In July 2015, Italy took the case to International Tribunal for the Law of the Sea, an independent judicial body established by the United Nations. The ITLOS referred the matter to the Permanent Court of Arbitration, an intergovernmental organisation based in The Hague in Netherlands. Italy then approached the arbitration court seeking the relaxation of bail conditions for Girone, the second marine, so that he could leave India until the jurisdiction in the case is decided. The court ordered that, “Italy and India shall cooperate, including in proceedings before the Supreme Court of India, to achieve a relaxation of the bail conditions of Sergeant Girone … so that Sergeant Girone, while remaining under the authority of the Supreme Court of India, may return to Italy during the present arbitration.” Both countries interpreted the court’s ruling differently. Italy said it “paved the way” for the marine’s return back to Italy until the arbitration process was over. India said the court “recommended” the relaxation of bail conditions, but left it to be considered and decided by India’s Supreme Court.

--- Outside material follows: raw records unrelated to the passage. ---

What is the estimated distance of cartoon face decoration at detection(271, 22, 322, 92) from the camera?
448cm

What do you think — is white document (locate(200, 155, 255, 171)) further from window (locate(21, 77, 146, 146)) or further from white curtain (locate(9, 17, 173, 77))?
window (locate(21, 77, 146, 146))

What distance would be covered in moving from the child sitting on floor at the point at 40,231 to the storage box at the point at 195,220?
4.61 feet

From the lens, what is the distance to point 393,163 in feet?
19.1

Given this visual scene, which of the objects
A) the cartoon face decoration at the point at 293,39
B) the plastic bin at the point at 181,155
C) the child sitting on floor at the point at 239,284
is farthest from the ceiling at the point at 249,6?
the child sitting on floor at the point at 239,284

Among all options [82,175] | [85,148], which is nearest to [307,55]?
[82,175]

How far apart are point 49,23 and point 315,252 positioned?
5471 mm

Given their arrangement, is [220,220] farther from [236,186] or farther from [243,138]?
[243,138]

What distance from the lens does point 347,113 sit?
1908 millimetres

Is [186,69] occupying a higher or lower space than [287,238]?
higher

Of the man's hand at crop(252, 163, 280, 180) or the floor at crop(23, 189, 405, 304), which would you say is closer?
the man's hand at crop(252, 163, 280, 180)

Following this, in May 2016, Girone filed an appeal with the Supreme Court, requesting that his bail conditions be relaxed and he be allowed to leave. The centre endorsed his plea to leave “on humanitarian grounds,” following which the court allowed his departure. Both marines remain in Italy. In September that year, the then Additional Solicitor General PS Narasimha told the Supreme Court that the government had no objection to both marines staying in Italy till the dispute over the jurisdiction of the case was resolved. The centre’s pacifist approach to the pleas of both marines was in sharp contrast to Modi’s earlier aggressive posturing. In 2018, when the Italian prime minister Giuseppe Conte visited India, Modi did not bring up the case. The matter is still under consideration of the arbitration court, with a public hearing scheduled in July 2019.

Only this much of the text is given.